Thursday’s campus referendum on independence is more than just a practice run for the campaign in 2014, and more than just a statistic which will be used by either the Yes or No camp to gauge reception amongst students. It will be national news, a PR victory for one side, and a boost to the referendum itself. It is crucial for students to engage with this debate, and it is crucial to vote Yes.
This should not be a referendum about Scottish nationalism or national identity. I am not a nationalist, and it is disappointing that yesterday in the Glasgow Guardian we saw a supporter of the Yes campaign frame his support in terms of his ‘ancestors, the Scottish masses’. It is these attitudes that will lose a referendum, and fails to recognise that Scotland is far from one white, English-speaking, homogenous mass. It is tired, out of date, and straight from Braveheart. I am not interested in building a campaign based on getting people to vote because they are born in Scotland, and doesn’t reflect the international and multicultural nature of places like Glasgow University. I am interested in an independent Scotland rooted in social justice.
As it stands the Yes campaign faces problems. It has found itself in a position where Better Together asks/accuses, Yes Scotland answers and so on. The debate has moved on from abstract questions about constitutions and legal issues and this has not been recognised by them. In short, Yes Scotland is failing to go on the offensive and show what the grim consequences of staying in the Union are. As former SNP Deputy Leader Jim Sillars states in a recent Scotsman article “There is nothing to be afraid of in a Yes campaign that reveals the weakness of what the No side is asking us to abide with”.
Less than thirty miles from Glasgow are 180 Trident nuclear warheads eight times more powerful than the atomic bomb dropped on Hiroshima. In 2016, these will be renewed, replaced – at a cost of £100 billion. At the same time as arming Britain to the teeth with nukes, we are seeing cuts to Higher and Further education on a scale never seen before. University and college budgets are being slashed. Courses are closing. RUK students wanting to study pay thousands of pounds a year for tuition, and the situation is getting worse. I think education is a right and not a privilege. We need to scrap Trident and fund education.
Voting for independence guarantees a Britain free from nuclear weapons, something which has been recognised both by experts and by the Campaign for Nuclear Disarmament.
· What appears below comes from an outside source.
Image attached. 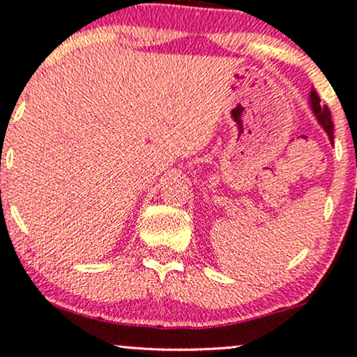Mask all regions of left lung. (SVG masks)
I'll use <instances>...</instances> for the list:
<instances>
[{"instance_id":"left-lung-1","label":"left lung","mask_w":357,"mask_h":357,"mask_svg":"<svg viewBox=\"0 0 357 357\" xmlns=\"http://www.w3.org/2000/svg\"><path fill=\"white\" fill-rule=\"evenodd\" d=\"M319 102H321V100H319L317 90L311 89V92H310V103H311V108H313V114H314V116H317L318 121H319V125L323 126L324 132L328 133V137H329V139H331V143H333V139H335V133H333L331 112H329V108L326 105H321V103H319Z\"/></svg>"}]
</instances>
Faslane Naval Base is the only location that Trident can be placed – there’s nowhere else in Britain they can go, and it would take decades to build a replacement facility. This means £100 billion is freed up to re-invest into higher and further education. Wherever you are in the UK, £9K a year fees are an outrage. An independent Scotland can keep maintaining a system which is free from fees, and extend this to RUK students. As the plans for Trident renewal have already been put in place by Westminster, this is the only way we can rid Britain from these weapons of mass destruction.
A victory for the Better Together campaign would be a victory for some of the most reactionary elements of society and an endorsement of the Con-Dem austerity agenda. It is clear that Britain is broken – we are one of the most unequal societies in Europe. This point appeals oblivious to campaigners on campus sporting the slogan ‘UK OK’, an idiom which is offensive for a number of reasons. The UK is not OK. We are not ‘better together’ when the life expectancy of people living around the Red Road Flats in Glasgow is lower than in Iraq. UK is not OK when a Westminster government has led to thousands being murdered in Fallujah and Kabul. We are not ‘better together’ when disability benefits are being slashed at the same time as Vodafone and Starbucks don’t pay millions in Corporation Tax. I don’t want an ‘OK’ UK, I want a better one where education is free and public services are not cut – voting Yes is the only way this will happen. The Better Together campaign at the university might as well start wearing t-shirts emblazoned with ‘£9K OK’ because it is these positions that it defends by being part of the campaign.
We need a radical independence that doesn’t buy into scaremongering stories. In my opinion it is clear that we cannot stay a part of a regressive, militarist UK which cuts services and attacks the poor. The exact specifics of what independence will look like are still up for debate, but one thing is certain – that a Yes vote in 2014 will end nuclear weapons and defend the education we fought for. We need to fund education and scrap trident. We need to vote Yes.